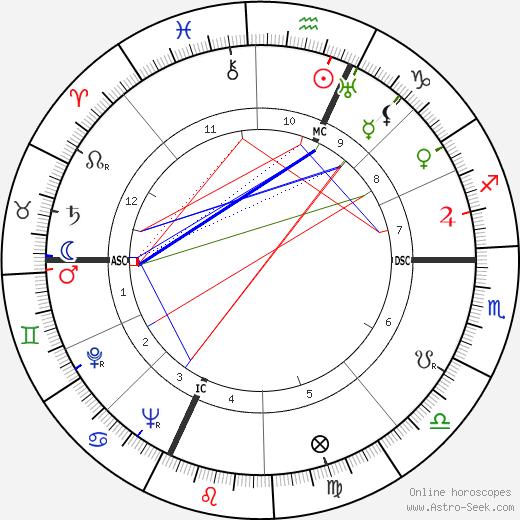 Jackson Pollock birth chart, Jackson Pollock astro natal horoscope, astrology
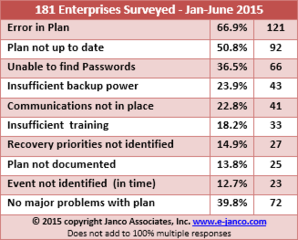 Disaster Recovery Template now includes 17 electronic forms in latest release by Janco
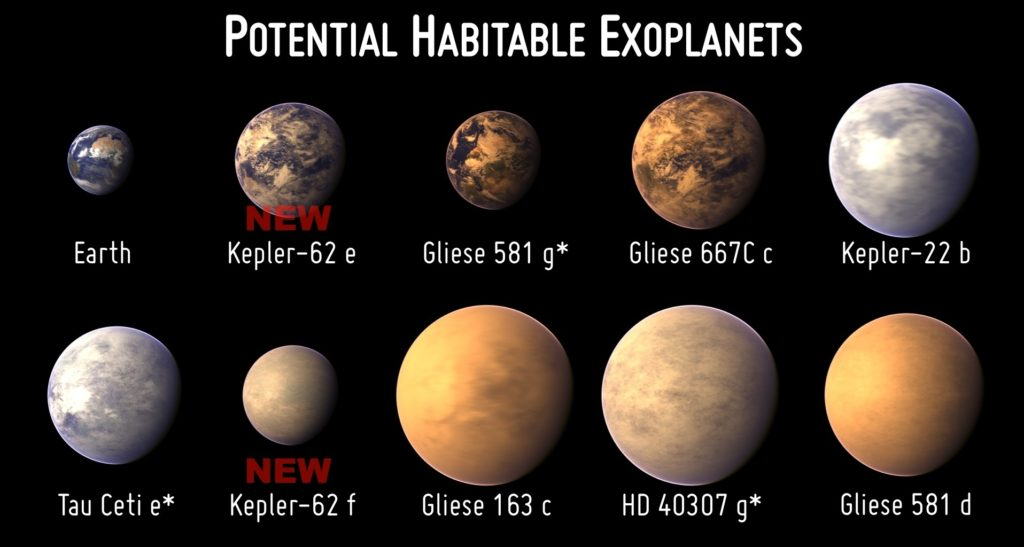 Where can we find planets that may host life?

•••

→ Action item
Could you restate the material word for word, skipping any pictures it holds?

→ Solution
 Jackson Pollock birth chart, Jackson Pollock astro natal horoscope, astrology
 Disaster Recovery Template now includes 17 electronic forms in latest release by Janco
 Where can we find planets that may host life?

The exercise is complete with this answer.